WHAT IS EXPECTED>
Answer these questions about the SOMA newsletter, one per line and numbered the same way:
1. How many SOMA solutions is Edward Vogel trying to find?
2. Whose article on all solutions of the Soma cube puzzle did Ed come across?
3. How many solutions does Ed say he appears to have found?

DOCUMENT>
§ §

As you know from Newsletter N150728.HTM Edward Vogel is on a Quest for finding all the 240 solutions of SOMA

Previous stories from Edward Vogel.
Newsletter 2015.07.28   Ed's Quest for all solutions, by Ed Vogel.
Newsletter 2014.11.26   Graph Theoretic Methods for SOMA, by Ed Vogel.
Newsletter 2002.06.21   World's Largest cardbox SOMA by Ed Vogel.




In 2015-10-14 Ed stumbled upon an article: "All solutions of the Soma cube puzzle by Christoph Peter-Orth". Maybe you find it interesting.
The original article is here     www.sciencedirect.com/science/article/pii/0012365X85901608     Or here on my mirror site.

This Quest now continues at an impressive rate.
But first let us take a look at how these puzzles are used:


This quest has led Ed to an immense number of puzzle combinations.
All these are documented in a huge spreadsheet - that you can get here:
Ed's Excel spreadsheet " BranchSpreadSheet7_241Question
BranchSpreadSheet7_241Question


Now let us look at a few of the branch spreadsheets. Then let Ed explain his ideas, and finally you may scroll through a huge number of photos showing SOMA.


BranchSpreadSheet42
BranchSpreadSheet42
BranchSpreadSheet11
BranchSpreadSheet11
BranchSpreadSheet39
BranchSpreadSheet39
Part of 'BoxingDayTree'
Part of 'BoxingDayTree'



So what went on with all these colored squares.? - I will let Ed explain the immense work.


2016-01-03 Topic: SOMA Cube Solutions Arranged from 42 Starting Positions

Hi Thorleif
I have successfully (I believe) found and documented the solutions to the cube puzzle by:
1. Locking the Tee in on position
2. Creating 42 starting positions from the combinations of the Tee and one of Helix pieces

Unfortunately I appear to have found 250.

§ §

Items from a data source
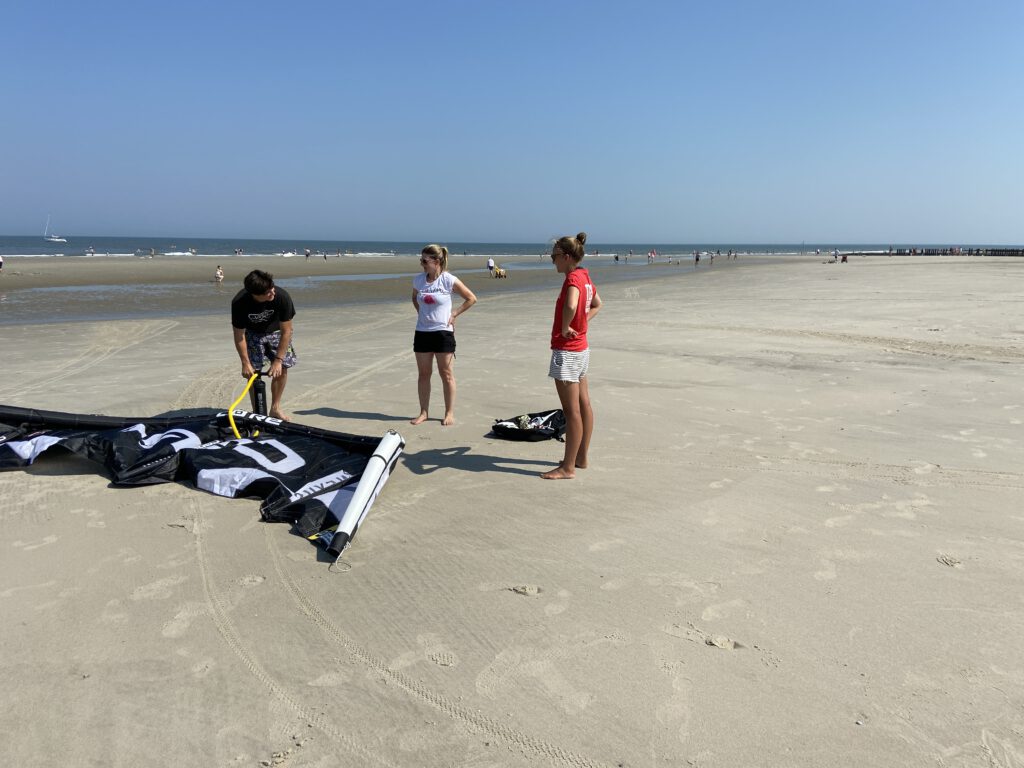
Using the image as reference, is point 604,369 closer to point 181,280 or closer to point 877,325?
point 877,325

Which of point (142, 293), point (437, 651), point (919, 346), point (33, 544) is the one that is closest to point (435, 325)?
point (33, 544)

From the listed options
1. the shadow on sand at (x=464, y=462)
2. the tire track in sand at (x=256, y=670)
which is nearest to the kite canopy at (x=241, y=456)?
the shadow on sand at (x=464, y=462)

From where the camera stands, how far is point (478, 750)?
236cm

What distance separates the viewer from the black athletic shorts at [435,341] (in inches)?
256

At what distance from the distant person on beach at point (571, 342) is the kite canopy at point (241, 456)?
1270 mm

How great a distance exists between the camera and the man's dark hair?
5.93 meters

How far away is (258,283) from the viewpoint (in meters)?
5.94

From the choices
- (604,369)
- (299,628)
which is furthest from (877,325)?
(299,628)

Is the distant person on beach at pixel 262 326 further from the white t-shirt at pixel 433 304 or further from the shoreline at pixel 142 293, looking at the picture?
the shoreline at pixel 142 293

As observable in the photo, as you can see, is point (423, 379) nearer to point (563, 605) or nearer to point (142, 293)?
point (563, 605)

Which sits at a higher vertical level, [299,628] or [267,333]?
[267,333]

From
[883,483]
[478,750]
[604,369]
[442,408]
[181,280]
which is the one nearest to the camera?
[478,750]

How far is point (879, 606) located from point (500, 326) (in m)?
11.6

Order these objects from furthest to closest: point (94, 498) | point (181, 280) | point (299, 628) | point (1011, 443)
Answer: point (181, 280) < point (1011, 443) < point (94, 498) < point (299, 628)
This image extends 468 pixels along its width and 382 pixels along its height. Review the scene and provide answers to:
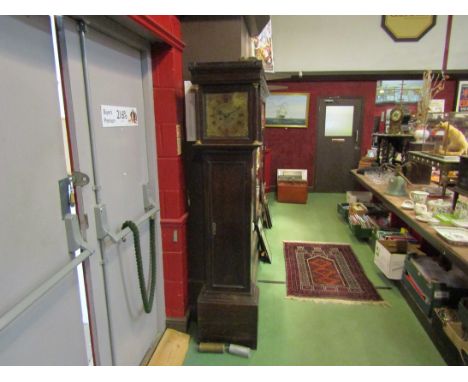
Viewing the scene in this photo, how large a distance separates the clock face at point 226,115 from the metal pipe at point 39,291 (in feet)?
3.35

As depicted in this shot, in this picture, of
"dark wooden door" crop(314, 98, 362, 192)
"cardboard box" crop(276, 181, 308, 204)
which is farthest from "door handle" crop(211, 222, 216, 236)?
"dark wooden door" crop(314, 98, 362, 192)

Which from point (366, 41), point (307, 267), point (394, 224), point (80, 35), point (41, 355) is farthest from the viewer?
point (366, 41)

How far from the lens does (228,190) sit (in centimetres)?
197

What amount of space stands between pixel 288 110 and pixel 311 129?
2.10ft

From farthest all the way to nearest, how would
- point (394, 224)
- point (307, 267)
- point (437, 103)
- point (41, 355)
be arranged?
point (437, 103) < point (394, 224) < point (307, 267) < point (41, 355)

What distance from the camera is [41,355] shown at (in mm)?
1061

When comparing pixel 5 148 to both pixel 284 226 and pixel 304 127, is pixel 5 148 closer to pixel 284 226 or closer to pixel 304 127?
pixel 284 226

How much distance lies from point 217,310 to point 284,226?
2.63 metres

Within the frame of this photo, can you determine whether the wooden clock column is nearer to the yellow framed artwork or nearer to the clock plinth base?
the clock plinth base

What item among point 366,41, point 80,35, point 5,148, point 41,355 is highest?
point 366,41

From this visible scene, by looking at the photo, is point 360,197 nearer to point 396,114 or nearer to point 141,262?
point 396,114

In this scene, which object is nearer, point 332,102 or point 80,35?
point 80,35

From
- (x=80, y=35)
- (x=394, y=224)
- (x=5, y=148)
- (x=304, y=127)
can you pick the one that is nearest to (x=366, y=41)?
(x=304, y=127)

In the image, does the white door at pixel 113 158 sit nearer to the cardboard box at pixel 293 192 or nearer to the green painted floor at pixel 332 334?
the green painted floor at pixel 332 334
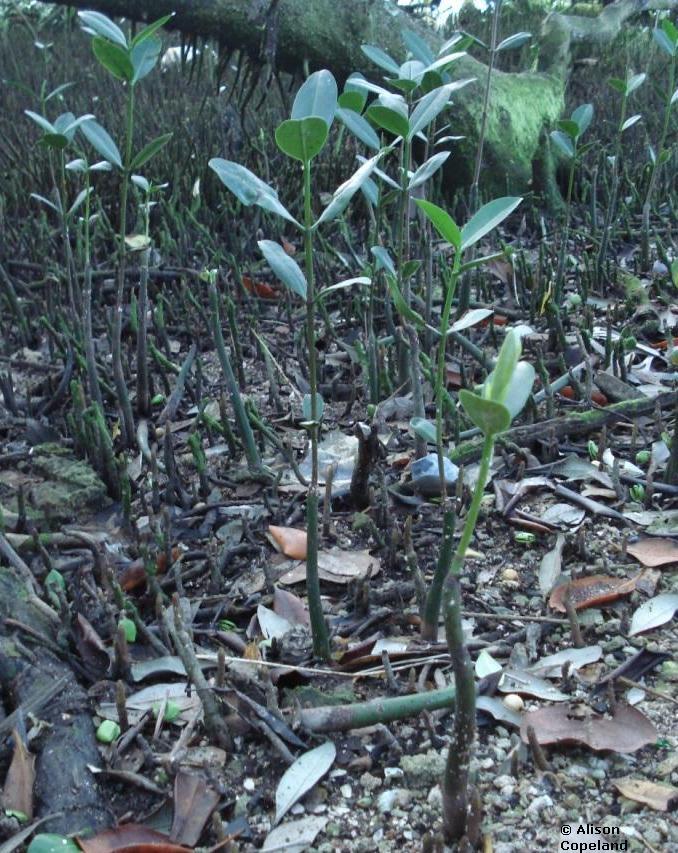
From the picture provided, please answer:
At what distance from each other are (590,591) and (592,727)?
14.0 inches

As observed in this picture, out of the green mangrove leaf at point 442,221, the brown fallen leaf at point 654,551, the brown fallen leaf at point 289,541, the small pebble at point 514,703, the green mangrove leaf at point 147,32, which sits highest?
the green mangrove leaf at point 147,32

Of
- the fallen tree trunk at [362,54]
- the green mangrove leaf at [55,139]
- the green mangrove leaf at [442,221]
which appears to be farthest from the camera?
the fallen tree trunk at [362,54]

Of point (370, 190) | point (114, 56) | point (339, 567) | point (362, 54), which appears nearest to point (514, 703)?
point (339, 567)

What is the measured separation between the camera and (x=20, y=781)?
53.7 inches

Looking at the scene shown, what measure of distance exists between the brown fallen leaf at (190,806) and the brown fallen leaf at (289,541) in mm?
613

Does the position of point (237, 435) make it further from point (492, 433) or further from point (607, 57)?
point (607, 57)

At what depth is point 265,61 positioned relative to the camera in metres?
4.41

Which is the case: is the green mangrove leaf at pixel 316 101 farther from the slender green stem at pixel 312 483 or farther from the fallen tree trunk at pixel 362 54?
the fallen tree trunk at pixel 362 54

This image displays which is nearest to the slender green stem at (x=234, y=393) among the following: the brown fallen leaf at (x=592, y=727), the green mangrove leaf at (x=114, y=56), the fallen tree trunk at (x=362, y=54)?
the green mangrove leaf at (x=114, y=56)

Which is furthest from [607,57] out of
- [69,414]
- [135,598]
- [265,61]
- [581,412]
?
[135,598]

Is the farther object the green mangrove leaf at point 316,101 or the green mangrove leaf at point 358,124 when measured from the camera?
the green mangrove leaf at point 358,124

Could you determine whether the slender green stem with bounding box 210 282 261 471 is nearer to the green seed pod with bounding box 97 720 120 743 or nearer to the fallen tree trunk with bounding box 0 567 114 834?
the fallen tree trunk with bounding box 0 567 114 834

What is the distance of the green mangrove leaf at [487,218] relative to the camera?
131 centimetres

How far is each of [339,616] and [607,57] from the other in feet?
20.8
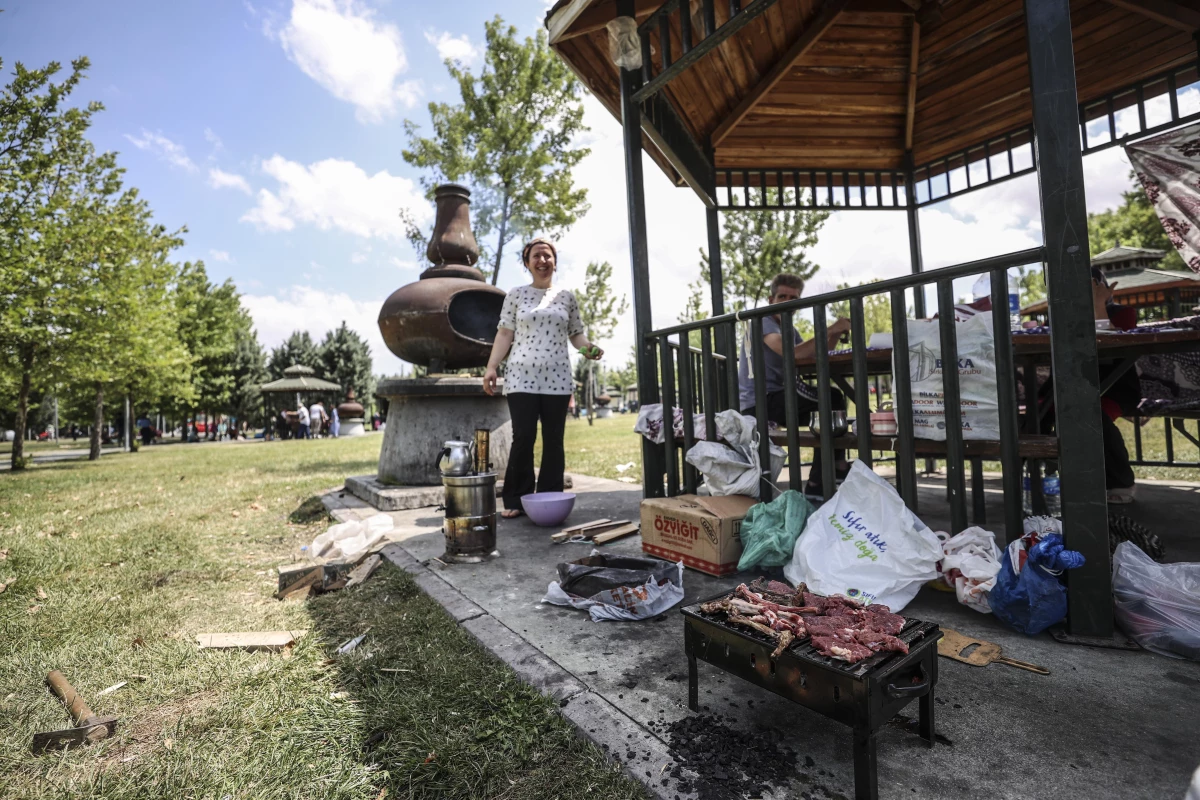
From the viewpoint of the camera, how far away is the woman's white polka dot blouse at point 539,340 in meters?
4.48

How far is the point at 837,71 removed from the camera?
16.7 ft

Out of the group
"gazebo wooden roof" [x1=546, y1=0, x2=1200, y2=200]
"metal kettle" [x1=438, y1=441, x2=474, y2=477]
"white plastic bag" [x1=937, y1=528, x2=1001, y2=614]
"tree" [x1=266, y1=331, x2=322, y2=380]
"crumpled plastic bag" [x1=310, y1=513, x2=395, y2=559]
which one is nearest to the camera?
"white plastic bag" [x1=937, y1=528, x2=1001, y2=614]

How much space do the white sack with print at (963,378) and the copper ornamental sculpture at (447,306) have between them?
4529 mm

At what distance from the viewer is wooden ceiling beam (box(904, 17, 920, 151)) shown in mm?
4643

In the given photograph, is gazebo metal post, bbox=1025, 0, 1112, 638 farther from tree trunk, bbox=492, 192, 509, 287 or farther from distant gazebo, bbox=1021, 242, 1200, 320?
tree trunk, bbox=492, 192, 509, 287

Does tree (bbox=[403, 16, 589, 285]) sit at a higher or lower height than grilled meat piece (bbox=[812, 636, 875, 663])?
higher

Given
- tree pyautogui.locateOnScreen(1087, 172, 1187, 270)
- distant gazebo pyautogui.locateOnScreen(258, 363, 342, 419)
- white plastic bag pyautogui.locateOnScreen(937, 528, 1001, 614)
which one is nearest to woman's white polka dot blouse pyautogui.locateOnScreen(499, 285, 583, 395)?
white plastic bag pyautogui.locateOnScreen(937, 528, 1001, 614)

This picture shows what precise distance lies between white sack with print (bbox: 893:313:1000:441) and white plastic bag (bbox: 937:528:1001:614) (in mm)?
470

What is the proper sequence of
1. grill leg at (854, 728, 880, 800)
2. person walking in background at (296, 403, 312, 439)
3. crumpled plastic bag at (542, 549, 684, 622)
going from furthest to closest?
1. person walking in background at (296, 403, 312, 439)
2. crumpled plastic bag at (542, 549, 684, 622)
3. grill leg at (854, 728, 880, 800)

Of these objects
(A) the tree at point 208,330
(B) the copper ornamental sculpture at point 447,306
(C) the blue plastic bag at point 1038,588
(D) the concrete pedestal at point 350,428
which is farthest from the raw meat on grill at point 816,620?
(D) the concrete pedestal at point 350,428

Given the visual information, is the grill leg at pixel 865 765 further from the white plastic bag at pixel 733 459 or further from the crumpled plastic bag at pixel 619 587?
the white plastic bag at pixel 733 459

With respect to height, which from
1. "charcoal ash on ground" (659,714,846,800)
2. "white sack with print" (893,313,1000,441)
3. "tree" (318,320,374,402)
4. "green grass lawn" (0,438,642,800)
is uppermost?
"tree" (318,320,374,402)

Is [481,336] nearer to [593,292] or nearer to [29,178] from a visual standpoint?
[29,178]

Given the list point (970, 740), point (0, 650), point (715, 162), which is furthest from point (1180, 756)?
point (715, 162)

§ §

RESPONSE BELOW>
1. 240
2. Christoph Peter-Orth
3. 250